When Zeus returned, you were blue-eyed with blunt teeth and fingernails.
I told him I had taken care of the other little girl.
When he asked who you were, I said you were my daughter by another.
He believed it—thank the gods—and didn’t ask any further questions.
Instead, he demanded eight nights with me to make up for his trouble. ”
“Eight nights. Eight sisters,” I say quietly.
“Eight nights. Eight sisters,” my mother repeats in confirmation.
“Within a week of his last night with me, I began bearing daughters. None of them were born with the same physical characteristics you had. My only theory is that it’s because I consented in some way, even though I had little ability to deny him. ”
“Why did you do it?” Tears are choking me, making it hard for me to force out the question I need to know the answer to. “How could you let him back inside your body after what he did?”
“Because—” Her face grows fierce. “I would have done anything to protect you. If consenting to eight days with the god who gave me you was what I had to do, then I was willing to pay that price. And I got nine beautiful daughters out of it.”
I stare at her. "I don't… understand."
"Calliope, I may be a negligent mother and certainly not the one you ever needed me to be. Be that as it may, I love you more than life itself." She leans forward, bracing her elbows on the table. "I love you and would do anything for you, including giving more of myself away to that monster."
I can't process a love like that. Can't reconcile the cold mother I grew up with, the one who abandoned me, with the one weeping in front of me.
I have to move beyond her profession of love, her story of experienced violence so like my own, or I'll fall apart.
“With my powers bound… how was I able to spread inspiration? How was I a muse like my sisters?”
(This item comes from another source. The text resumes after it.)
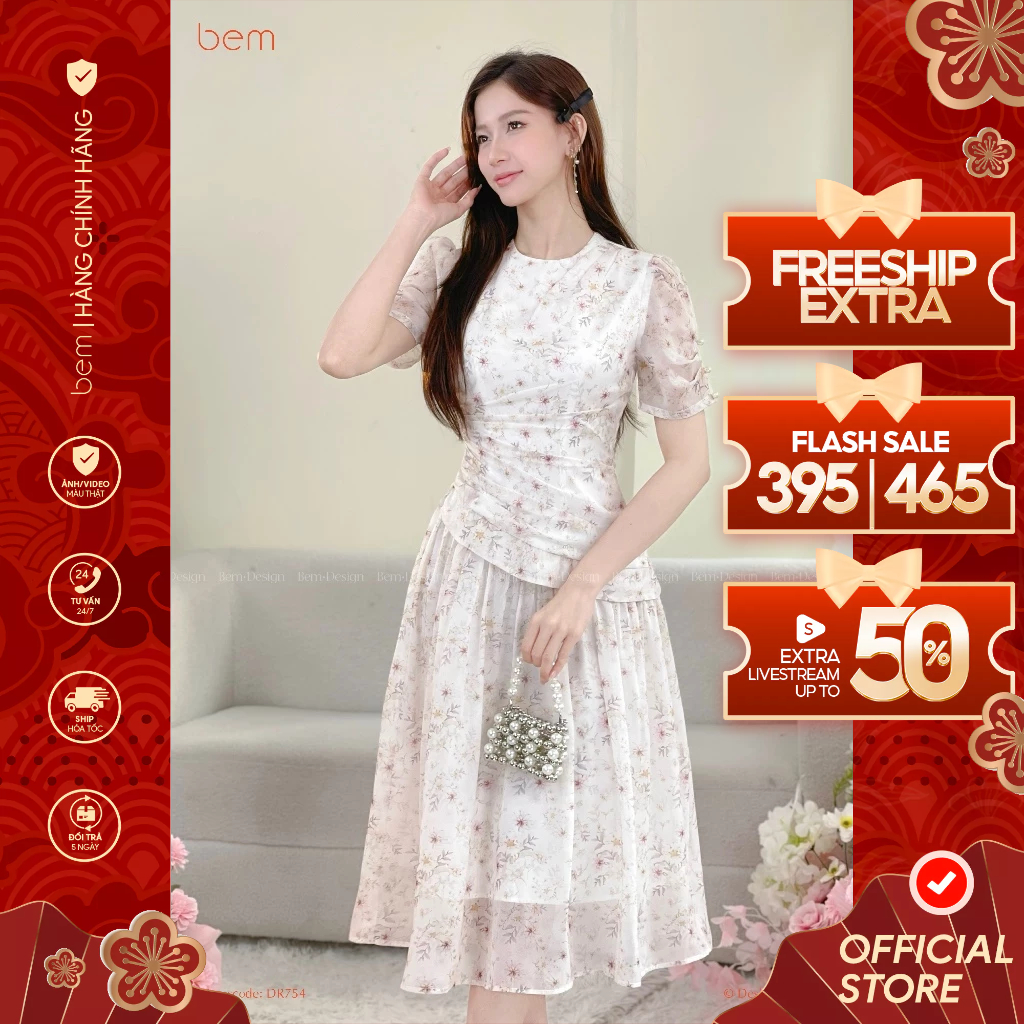 Váy Hoa Nhí Trắng Đắp Nhún Cổ Tròn BEM Design (DR754)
Mnemosyne's shoulders slump at my blunt question. “Daimons are attached to creativity and destruction. As best I can tell, Phoibê’s binding suppressed the true extent of your powers and buried your ability to summon and perhaps control daimons. I imagine you yourself share some power with those daimons, though, which would probably manifest as inspiration.”
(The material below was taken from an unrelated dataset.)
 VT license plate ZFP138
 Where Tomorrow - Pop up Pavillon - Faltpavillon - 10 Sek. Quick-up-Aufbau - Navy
“And it’s why my inspiration can become unstoppable persuasion if I use enough force.” So many things make a macabre sort of sense now.
“Has that happened to you?” She purses her lips.
“Sylvia Plath and Edgar Allan Poe.” Brilliant authors with so much creativity, haunted by mental illnesses that rendered them unmoving for days on end, I heaped inspiration on them until, with my magic alone, I forced them from their beds to their desks.
Pushing their hands to write down the beautiful stories and words I could feel living in their heads rather than seeking the help they so desperately needed.
It is one of my greatest regrets that I contributed not only to the rapid decline of their mental health but also to their tragic deaths.
Unfortunately, they weren’t the only ones.
“Oh, my sweet girl.” Her fingers tap out a rhythm on the table, the only physical sign of her feelings on the matter. “I never knew.”